* Instructions for the task: Here are some records; return them all exactly.

[Task material]

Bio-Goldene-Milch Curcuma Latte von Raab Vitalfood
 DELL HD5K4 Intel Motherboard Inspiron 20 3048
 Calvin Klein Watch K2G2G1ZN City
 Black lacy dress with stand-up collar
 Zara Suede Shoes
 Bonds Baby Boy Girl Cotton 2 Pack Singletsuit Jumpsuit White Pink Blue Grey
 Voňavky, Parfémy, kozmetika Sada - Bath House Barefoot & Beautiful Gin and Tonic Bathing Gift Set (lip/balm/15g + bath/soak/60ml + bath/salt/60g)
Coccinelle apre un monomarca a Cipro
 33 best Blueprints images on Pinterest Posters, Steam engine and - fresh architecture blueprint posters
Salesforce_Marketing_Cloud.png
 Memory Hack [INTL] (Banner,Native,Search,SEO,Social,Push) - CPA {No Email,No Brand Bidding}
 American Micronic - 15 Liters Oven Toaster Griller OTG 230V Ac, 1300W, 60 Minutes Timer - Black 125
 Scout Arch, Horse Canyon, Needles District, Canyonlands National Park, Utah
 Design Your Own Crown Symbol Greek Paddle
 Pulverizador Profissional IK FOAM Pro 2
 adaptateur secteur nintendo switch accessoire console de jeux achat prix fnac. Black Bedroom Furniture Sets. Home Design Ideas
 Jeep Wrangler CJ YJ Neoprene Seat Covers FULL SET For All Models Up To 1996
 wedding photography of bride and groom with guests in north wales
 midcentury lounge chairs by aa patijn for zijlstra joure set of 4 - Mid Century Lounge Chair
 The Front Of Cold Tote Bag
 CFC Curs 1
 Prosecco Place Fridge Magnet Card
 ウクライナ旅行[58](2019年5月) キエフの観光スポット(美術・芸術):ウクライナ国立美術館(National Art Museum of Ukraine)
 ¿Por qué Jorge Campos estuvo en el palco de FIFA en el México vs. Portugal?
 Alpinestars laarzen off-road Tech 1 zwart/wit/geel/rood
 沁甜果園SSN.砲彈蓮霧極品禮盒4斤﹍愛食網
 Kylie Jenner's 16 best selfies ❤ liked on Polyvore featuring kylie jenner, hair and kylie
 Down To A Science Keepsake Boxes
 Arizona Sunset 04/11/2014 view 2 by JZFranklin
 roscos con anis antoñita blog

[/Task material]

* Problem solution:
Bio-Goldene-Milch Curcuma Latte von Raab Vitalfood
 DELL HD5K4 Intel Motherboard Inspiron 20 3048
 Calvin Klein Watch K2G2G1ZN City
 Black lacy dress with stand-up collar
 Zara Suede Shoes
 Bonds Baby Boy Girl Cotton 2 Pack Singletsuit Jumpsuit White Pink Blue Grey
 Voňavky, Parfémy, kozmetika Sada - Bath House Barefoot & Beautiful Gin and Tonic Bathing Gift Set (lip/balm/15g + bath/soak/60ml + bath/salt/60g)
Coccinelle apre un monomarca a Cipro
 33 best Blueprints images on Pinterest Posters, Steam engine and - fresh architecture blueprint posters
Salesforce_Marketing_Cloud.png
 Memory Hack [INTL] (Banner,Native,Search,SEO,Social,Push) - CPA {No Email,No Brand Bidding}
 American Micronic - 15 Liters Oven Toaster Griller OTG 230V Ac, 1300W, 60 Minutes Timer - Black 125
 Scout Arch, Horse Canyon, Needles District, Canyonlands National Park, Utah
 Design Your Own Crown Symbol Greek Paddle
 Pulverizador Profissional IK FOAM Pro 2
 adaptateur secteur nintendo switch accessoire console de jeux achat prix fnac. Black Bedroom Furniture Sets. Home Design Ideas
 Jeep Wrangler CJ YJ Neoprene Seat Covers FULL SET For All Models Up To 1996
 wedding photography of bride and groom with guests in north wales
 midcentury lounge chairs by aa patijn for zijlstra joure set of 4 - Mid Century Lounge Chair
 The Front Of Cold Tote Bag
 CFC Curs 1
 Prosecco Place Fridge Magnet Card
 ウクライナ旅行[58](2019年5月) キエフの観光スポット(美術・芸術):ウクライナ国立美術館(National Art Museum of Ukraine)
 ¿Por qué Jorge Campos estuvo en el palco de FIFA en el México vs. Portugal?
 Alpinestars laarzen off-road Tech 1 zwart/wit/geel/rood
 沁甜果園SSN.砲彈蓮霧極品禮盒4斤﹍愛食網
 Kylie Jenner's 16 best selfies ❤ liked on Polyvore featuring kylie jenner, hair and kylie
 Down To A Science Keepsake Boxes
 Arizona Sunset 04/11/2014 view 2 by JZFranklin
 roscos con anis antoñita blog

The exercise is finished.